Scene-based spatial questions
----
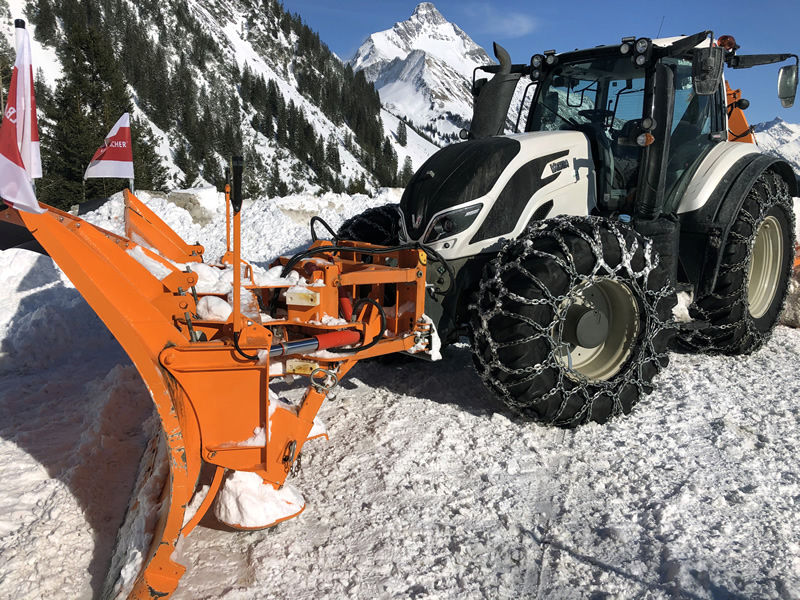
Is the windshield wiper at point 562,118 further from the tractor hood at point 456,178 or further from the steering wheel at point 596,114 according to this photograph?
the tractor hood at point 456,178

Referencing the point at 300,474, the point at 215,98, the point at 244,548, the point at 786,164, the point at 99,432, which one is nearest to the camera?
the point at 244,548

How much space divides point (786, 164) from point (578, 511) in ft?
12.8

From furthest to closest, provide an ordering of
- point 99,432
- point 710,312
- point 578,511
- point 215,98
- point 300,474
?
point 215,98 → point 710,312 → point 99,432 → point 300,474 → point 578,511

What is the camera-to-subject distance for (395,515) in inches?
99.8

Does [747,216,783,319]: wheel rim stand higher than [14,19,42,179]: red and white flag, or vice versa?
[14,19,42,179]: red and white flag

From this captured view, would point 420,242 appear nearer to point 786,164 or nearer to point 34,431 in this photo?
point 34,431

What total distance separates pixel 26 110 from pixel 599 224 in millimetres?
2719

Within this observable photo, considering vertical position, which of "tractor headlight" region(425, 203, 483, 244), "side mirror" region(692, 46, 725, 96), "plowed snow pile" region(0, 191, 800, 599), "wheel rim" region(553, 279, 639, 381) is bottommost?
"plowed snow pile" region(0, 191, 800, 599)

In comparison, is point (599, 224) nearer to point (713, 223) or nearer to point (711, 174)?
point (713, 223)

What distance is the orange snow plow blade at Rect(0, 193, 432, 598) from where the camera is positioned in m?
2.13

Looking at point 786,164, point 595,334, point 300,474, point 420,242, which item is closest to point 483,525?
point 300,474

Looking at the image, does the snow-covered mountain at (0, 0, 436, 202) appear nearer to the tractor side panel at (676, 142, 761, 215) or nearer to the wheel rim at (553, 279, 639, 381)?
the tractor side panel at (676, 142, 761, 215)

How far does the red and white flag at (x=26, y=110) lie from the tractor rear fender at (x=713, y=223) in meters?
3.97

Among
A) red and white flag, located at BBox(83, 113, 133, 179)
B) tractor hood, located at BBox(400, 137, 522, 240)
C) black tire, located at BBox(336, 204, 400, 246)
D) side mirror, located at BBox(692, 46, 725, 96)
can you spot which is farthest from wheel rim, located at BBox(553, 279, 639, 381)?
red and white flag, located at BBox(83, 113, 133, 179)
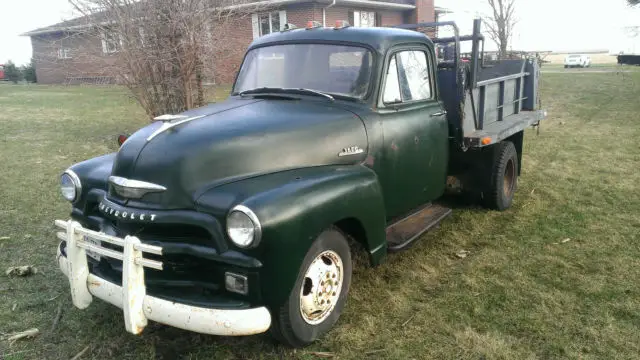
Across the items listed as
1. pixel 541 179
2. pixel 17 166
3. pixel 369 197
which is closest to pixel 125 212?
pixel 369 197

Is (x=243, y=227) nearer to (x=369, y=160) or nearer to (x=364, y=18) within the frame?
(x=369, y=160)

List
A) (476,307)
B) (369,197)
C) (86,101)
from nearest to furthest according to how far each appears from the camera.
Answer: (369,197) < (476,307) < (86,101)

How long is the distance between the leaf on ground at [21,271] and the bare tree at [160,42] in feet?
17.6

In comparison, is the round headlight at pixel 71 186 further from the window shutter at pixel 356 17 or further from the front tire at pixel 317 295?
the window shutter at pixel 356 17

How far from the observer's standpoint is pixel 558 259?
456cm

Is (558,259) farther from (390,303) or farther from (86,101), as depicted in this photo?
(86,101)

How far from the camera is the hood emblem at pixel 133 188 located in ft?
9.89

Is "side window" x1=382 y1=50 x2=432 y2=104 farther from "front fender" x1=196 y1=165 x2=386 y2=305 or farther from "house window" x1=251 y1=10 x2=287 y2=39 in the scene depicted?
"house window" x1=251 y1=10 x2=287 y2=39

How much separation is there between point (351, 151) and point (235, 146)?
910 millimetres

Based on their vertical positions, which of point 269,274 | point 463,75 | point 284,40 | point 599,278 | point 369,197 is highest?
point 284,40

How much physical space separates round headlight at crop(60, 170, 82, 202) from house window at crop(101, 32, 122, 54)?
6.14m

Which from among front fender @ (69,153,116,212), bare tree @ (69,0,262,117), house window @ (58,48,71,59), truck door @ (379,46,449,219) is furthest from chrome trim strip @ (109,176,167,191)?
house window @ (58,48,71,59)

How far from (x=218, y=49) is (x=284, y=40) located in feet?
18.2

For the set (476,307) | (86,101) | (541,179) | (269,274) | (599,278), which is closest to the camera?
----
- Requirements
Excluding the pictures, restate the records above word for word.

- The solution
Is the windshield wiper at point 562,118 further from the tractor hood at point 456,178 or further from the steering wheel at point 596,114 according to this photograph?
the tractor hood at point 456,178

Referencing the point at 300,474, the point at 215,98, the point at 244,548, the point at 786,164, the point at 99,432, which one is nearest to the camera?
the point at 244,548

How much space divides point (786, 164) from point (578, 511) in ft?
12.8

From furthest to closest, provide an ordering of
- point 99,432
- point 710,312
- point 578,511
- point 215,98
- point 300,474
?
point 215,98 → point 710,312 → point 99,432 → point 300,474 → point 578,511

What is the camera-to-subject distance for (395,515) in inches?
99.8

Does [747,216,783,319]: wheel rim stand higher than [14,19,42,179]: red and white flag, or vice versa?
[14,19,42,179]: red and white flag

From this captured view, would point 420,242 appear nearer to point 786,164 or nearer to point 34,431 in this photo?
point 34,431

What total distance separates pixel 26 110 from pixel 599 224 in millimetres?
2719

Within this observable photo, considering vertical position, which of "tractor headlight" region(425, 203, 483, 244), "side mirror" region(692, 46, 725, 96), "plowed snow pile" region(0, 191, 800, 599), "wheel rim" region(553, 279, 639, 381) is bottommost?
"plowed snow pile" region(0, 191, 800, 599)

In comparison, is point (599, 224) nearer to point (713, 223) or nearer to point (711, 174)?
point (713, 223)

What distance is the orange snow plow blade at Rect(0, 193, 432, 598) from where the camera is positioned in m?
2.13

Looking at point 786,164, point 595,334, point 300,474, point 420,242, which item is closest to point 483,525?
point 300,474

Looking at the image, does the snow-covered mountain at (0, 0, 436, 202) appear nearer to the tractor side panel at (676, 142, 761, 215) or nearer to the wheel rim at (553, 279, 639, 381)?
the tractor side panel at (676, 142, 761, 215)

How far does the red and white flag at (x=26, y=110) lie from the tractor rear fender at (x=713, y=223) in meters?
3.97

Among
A) red and white flag, located at BBox(83, 113, 133, 179)
B) tractor hood, located at BBox(400, 137, 522, 240)
C) black tire, located at BBox(336, 204, 400, 246)
D) side mirror, located at BBox(692, 46, 725, 96)
can you spot which is farthest from wheel rim, located at BBox(553, 279, 639, 381)?
red and white flag, located at BBox(83, 113, 133, 179)
Across the items listed as
1. pixel 541 179
2. pixel 17 166
3. pixel 369 197
which is closest to pixel 125 212?
pixel 369 197

Is (x=243, y=227) nearer to (x=369, y=160) or nearer to (x=364, y=18) within the frame?
(x=369, y=160)

List
A) (476,307)
B) (369,197)
C) (86,101)
from nearest to furthest according to how far each appears from the camera.
Answer: (369,197) < (476,307) < (86,101)

How long is the distance between the leaf on ground at [21,271] and the bare tree at [160,42] in feet?
17.6

In comparison, is the round headlight at pixel 71 186 further from the window shutter at pixel 356 17 or further from the front tire at pixel 317 295?
the window shutter at pixel 356 17

How far from the observer's standpoint is pixel 558 259?
456cm

Is (558,259) farther from (390,303) or farther from (86,101), as depicted in this photo?
(86,101)

How far from the camera is the hood emblem at pixel 133 188 located in ft?
9.89

Is "side window" x1=382 y1=50 x2=432 y2=104 farther from "front fender" x1=196 y1=165 x2=386 y2=305 or farther from "house window" x1=251 y1=10 x2=287 y2=39 in the scene depicted?
"house window" x1=251 y1=10 x2=287 y2=39

How much separation is there between point (351, 151) and point (235, 146)?
910 millimetres

Based on their vertical positions, which of point 269,274 | point 463,75 | point 284,40 | point 599,278 | point 369,197 is highest?
point 284,40

How much physical space separates round headlight at crop(60, 170, 82, 202) from house window at crop(101, 32, 122, 54)?
6.14m

Which from among front fender @ (69,153,116,212), bare tree @ (69,0,262,117), house window @ (58,48,71,59), truck door @ (379,46,449,219) is furthest from chrome trim strip @ (109,176,167,191)?
house window @ (58,48,71,59)

How far from (x=218, y=49) is (x=284, y=40) located in feet?
18.2

For the set (476,307) | (86,101) | (541,179) | (269,274) | (599,278), which is closest to the camera?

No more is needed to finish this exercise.